**Requirements:**
Lay out the lines as a two-column CSV with the headers "prompt" and "reply", starting with the line containing "What amount of" and going on through the end of the records. Each row pairs a line's text with its answer, each in its own quoted field, with line breaks replaced by spaces.

=-=-=-=-=

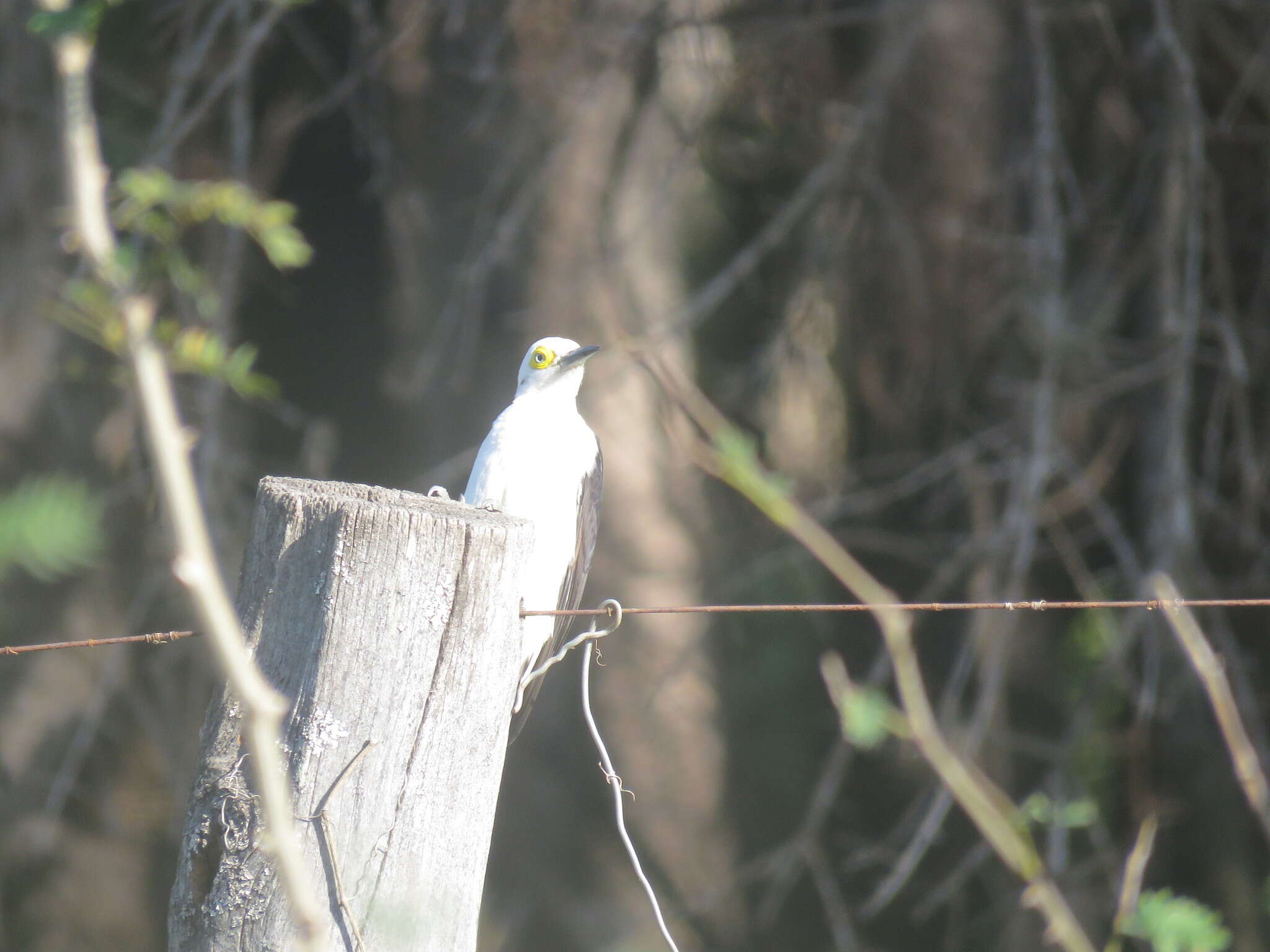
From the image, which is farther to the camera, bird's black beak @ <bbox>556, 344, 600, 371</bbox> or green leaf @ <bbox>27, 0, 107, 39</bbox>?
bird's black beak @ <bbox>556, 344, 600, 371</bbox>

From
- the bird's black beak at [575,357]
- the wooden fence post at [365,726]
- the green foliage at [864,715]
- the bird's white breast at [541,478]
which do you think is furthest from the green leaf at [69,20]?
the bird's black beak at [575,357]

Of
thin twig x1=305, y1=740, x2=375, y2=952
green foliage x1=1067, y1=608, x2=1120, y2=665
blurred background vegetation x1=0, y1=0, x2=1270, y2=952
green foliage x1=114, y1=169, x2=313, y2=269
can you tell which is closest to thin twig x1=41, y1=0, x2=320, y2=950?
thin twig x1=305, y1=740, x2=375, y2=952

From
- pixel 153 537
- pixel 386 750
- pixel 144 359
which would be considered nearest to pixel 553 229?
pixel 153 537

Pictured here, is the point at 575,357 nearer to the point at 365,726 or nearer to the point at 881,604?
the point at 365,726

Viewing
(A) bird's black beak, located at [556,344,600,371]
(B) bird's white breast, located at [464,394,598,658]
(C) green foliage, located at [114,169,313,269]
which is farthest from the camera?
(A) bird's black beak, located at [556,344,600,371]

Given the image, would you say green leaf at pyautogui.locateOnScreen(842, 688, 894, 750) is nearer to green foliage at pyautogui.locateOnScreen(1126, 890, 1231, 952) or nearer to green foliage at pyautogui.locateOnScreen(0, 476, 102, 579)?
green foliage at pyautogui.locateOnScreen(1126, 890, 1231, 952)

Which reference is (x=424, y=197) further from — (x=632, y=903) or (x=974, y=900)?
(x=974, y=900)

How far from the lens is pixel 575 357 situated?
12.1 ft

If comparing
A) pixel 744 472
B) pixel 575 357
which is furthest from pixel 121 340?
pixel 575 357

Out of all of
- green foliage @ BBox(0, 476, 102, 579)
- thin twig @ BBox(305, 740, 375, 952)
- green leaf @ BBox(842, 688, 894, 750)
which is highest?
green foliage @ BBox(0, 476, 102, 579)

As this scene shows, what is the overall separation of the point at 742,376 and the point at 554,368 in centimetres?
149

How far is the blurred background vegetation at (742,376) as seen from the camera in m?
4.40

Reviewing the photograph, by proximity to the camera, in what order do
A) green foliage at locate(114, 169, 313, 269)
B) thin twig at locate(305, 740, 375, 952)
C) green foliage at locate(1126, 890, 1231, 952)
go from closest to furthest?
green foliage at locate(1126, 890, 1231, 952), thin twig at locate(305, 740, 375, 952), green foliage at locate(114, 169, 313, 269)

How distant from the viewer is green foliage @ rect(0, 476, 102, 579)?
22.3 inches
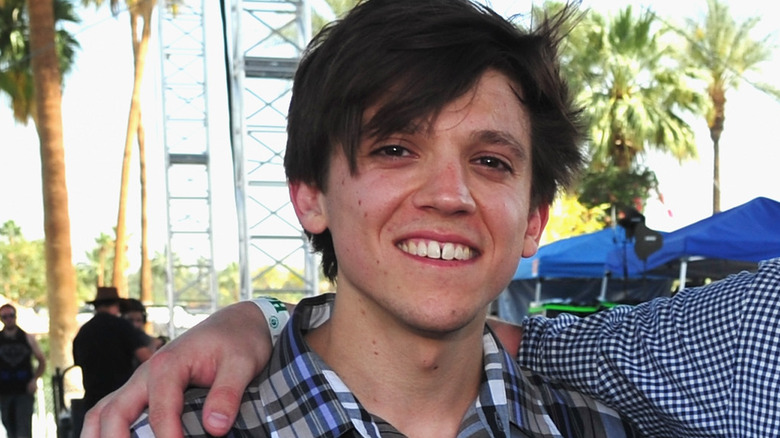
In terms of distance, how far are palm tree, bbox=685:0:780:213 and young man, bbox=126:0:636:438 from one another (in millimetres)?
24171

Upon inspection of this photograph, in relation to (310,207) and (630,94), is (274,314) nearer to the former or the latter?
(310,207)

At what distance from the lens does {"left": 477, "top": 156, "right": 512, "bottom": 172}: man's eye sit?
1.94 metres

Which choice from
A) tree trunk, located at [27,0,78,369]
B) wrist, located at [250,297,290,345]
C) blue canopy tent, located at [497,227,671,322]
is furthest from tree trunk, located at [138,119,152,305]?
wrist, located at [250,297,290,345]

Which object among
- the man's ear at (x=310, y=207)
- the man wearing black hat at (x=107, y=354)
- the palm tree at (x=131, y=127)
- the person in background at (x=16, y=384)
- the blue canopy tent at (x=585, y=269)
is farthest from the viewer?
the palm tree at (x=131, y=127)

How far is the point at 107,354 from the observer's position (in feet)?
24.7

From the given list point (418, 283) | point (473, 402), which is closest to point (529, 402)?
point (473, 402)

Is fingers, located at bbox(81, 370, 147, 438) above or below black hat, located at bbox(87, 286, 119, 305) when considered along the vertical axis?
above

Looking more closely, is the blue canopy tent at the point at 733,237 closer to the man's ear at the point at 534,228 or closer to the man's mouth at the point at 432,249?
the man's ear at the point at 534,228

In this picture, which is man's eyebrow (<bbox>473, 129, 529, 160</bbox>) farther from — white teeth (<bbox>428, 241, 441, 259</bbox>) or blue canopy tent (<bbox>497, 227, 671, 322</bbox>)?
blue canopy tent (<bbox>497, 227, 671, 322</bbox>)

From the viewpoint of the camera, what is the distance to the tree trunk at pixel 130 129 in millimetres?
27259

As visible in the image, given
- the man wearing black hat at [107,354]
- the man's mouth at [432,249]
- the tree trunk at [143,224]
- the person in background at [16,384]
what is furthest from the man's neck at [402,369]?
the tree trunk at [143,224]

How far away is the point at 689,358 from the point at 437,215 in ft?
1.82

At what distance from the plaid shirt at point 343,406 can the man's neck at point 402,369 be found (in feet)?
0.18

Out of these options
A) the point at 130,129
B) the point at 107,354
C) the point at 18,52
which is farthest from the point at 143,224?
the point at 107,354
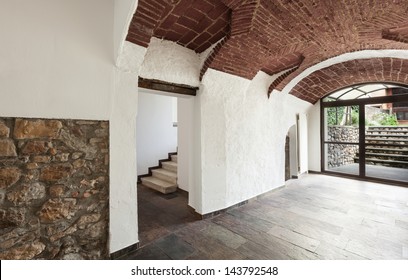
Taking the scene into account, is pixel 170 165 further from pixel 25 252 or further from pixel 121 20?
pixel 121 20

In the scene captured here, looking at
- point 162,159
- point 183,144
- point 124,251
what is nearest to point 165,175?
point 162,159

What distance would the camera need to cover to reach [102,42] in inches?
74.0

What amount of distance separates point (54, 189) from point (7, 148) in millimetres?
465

=-=-=-=-=

**The answer:**
prompt,reply
"What amount of distance separates point (54, 189) from point (7, 148) in millimetres?","465"